A good example here is the measured Chinese introduction of flexibility into its foreign exchange markets. Giving the banking system which was primarily centrally directed, and as a result incredibly inefficient, freedoms in the foreign exchange market, would be guaranteed to create bureaucratic speculative disaster if it was pushed forward before the expertise and management abilities, that are assumed in the West, were in place 

The enormous benefits derived from global trade, a major contributor to the stable and even declining prices we have seen in the last few years, is driven by the private sector and no longer by Governments. The growth in world trade and the enormous benefits that it has brought to world prosperity over the last ten to twenty years could be threatened by the problems of energy supply and could be disrupted by the appearance of pandemics, however unlikely. 

However, the greatest threat today seems to be the growing acceptance of political interference by Western governments in world trade and, therefore, prosperity. Igniting a trade war would do far more damage to western economies than almost any terrorist threat or pandemic. 

In trying to assess future risks this political trend is the most worrying. If markets are allowed to work then, for example, shortage of oil resources will be overcome by commercial developments. Incidentally, the shortage of gas in the free market in Europe is probably a more dangerous risk than any of the other perceived risks today. A capricious Russia even threatening to cut off supplies to Europe could create major 
economic chaos in the world. 

In the same vein, Iran could more easily disrupt the world’s energy balance by cutting off oil supplies, with an economic impact far greater than the likelihood of it acquiring or being able to use nuclear weapons in the foreseeable future. 

On the economic front, Central Banks around the world are becoming more restrictive and there is now a general fashion to raise interest rates. While the tremendous growth rates in China and India are pushing down the prices of manufactured goods they are mopping up the surpluses of commodities that we have been used to over the last twenty years. The rise in commodity prices is not feeding through into inflation yet as the Asian manufacturers’ massive industrial investment pushes down the price of goods in our shops. There are also perverse effects in that the rise in the price of oil is making the production of ethanol an economic source of energy. Ethanol is produced from high starch agricultural products such as sugar and maize. This, plus the increase in cost of fertiliser, which is derived from oil, will push up food costs. 

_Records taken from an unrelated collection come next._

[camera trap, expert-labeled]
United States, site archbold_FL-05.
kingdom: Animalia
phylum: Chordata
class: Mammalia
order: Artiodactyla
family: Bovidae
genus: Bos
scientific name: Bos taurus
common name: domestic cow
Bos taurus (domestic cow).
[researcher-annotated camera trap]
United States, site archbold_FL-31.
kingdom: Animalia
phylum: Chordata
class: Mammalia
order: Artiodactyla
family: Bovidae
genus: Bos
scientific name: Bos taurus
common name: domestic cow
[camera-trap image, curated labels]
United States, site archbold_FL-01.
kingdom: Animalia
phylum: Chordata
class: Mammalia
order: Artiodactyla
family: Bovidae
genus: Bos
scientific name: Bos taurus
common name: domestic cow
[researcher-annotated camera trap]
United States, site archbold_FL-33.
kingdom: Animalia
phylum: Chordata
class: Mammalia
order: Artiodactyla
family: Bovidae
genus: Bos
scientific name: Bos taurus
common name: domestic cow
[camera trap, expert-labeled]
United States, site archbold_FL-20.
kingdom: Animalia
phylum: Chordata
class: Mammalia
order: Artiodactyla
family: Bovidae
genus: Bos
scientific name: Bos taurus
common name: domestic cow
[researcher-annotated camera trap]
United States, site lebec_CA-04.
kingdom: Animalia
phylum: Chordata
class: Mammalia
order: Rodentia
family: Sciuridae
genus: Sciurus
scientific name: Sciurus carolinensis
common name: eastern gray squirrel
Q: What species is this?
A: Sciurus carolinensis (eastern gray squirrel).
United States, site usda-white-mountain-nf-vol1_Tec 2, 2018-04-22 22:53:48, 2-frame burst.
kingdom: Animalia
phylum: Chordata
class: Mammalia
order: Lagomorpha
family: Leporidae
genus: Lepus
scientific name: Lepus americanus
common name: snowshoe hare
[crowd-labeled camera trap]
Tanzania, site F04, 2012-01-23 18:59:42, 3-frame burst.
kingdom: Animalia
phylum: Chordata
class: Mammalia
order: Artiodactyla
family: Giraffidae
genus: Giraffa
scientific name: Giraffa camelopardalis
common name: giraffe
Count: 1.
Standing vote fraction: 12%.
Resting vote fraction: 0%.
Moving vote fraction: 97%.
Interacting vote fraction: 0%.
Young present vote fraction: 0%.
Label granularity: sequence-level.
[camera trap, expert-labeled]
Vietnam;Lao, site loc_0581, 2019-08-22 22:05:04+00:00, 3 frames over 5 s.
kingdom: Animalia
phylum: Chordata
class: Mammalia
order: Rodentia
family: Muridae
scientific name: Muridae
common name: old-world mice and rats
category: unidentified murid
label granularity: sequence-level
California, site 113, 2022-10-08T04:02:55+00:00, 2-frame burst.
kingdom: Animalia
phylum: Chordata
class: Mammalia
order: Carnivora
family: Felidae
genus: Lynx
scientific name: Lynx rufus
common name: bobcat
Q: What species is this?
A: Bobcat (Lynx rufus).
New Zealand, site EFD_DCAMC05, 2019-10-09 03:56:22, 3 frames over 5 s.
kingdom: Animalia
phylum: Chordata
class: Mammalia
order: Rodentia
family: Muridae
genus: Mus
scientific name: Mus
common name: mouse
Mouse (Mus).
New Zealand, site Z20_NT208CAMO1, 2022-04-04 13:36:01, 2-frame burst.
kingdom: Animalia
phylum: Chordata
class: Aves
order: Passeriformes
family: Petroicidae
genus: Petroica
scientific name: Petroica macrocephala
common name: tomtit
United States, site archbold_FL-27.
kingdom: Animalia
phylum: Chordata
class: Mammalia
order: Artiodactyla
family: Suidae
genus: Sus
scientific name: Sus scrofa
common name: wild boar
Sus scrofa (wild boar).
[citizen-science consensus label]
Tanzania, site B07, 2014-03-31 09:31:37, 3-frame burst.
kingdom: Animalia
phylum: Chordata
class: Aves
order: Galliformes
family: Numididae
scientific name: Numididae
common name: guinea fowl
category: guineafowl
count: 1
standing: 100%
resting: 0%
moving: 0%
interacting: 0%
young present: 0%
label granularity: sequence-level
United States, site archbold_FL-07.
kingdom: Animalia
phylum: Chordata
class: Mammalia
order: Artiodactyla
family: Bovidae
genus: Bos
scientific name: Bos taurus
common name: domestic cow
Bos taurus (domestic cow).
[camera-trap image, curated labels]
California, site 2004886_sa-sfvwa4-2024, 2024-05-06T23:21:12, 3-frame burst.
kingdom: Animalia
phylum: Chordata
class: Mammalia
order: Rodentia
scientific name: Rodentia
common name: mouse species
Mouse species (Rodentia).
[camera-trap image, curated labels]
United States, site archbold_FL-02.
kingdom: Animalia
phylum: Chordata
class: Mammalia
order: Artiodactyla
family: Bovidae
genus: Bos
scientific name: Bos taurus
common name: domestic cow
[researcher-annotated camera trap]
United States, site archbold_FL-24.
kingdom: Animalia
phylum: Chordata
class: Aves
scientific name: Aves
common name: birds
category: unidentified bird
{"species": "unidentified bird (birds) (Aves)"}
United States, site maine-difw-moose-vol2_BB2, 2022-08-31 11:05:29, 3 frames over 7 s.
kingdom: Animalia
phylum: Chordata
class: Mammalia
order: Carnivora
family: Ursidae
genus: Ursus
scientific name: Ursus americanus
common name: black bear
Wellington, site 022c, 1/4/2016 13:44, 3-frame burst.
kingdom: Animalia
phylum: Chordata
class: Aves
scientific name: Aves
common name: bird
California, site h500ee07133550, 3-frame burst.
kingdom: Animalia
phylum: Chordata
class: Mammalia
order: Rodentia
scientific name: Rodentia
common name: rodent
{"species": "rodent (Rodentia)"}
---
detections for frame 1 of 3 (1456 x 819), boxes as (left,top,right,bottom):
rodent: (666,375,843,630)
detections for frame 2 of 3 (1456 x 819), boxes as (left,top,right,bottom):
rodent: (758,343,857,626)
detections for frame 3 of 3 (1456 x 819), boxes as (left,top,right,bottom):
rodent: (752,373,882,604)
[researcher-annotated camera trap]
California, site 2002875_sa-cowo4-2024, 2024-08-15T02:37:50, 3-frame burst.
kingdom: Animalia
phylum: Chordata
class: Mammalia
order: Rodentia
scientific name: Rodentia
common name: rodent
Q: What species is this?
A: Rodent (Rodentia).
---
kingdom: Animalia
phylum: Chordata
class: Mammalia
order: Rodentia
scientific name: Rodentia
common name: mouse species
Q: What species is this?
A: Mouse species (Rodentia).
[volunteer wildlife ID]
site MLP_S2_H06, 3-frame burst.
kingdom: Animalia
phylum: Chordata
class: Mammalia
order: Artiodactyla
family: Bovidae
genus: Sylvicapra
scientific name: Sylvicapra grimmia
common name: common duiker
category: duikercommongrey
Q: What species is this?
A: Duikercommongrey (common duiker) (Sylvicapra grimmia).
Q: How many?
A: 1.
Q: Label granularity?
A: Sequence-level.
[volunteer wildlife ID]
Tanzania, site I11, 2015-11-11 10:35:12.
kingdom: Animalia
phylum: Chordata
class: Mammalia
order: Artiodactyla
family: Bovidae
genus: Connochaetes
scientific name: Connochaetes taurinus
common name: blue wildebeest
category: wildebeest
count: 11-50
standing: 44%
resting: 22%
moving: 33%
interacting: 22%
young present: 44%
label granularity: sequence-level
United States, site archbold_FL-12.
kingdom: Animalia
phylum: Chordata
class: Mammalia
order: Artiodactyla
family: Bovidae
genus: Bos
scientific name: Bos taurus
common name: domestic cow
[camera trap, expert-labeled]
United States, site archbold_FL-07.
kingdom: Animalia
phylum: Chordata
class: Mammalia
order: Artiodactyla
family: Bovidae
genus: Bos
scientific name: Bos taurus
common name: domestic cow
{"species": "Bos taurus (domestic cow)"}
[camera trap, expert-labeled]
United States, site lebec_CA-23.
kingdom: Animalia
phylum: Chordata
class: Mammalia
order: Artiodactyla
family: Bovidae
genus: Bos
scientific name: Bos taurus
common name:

The response by the World’s Central Banks is to halve the equation, the rise in commodity prices and the risk that it will feed through into the retail price indexes. But there is no indication that Western wage rates are rising faster and the Asian pressure on the prices of manufactured goods is holding retail prices down. The result of the pressure of higher commodity prices and interest rates will be an inevitable slow down in Western economies. 

However, the impact of Asian manufacture on the world economy is a phenomenon last seen over a hundred years ago when US production of manufactured goods started to have an impact on Europe. Because this phenomenon is so unusual it is likely that Central Banks will continue to raise interest rates to the point that our economies will slow more rapidly, making the picture for 2007 rather less optimistic.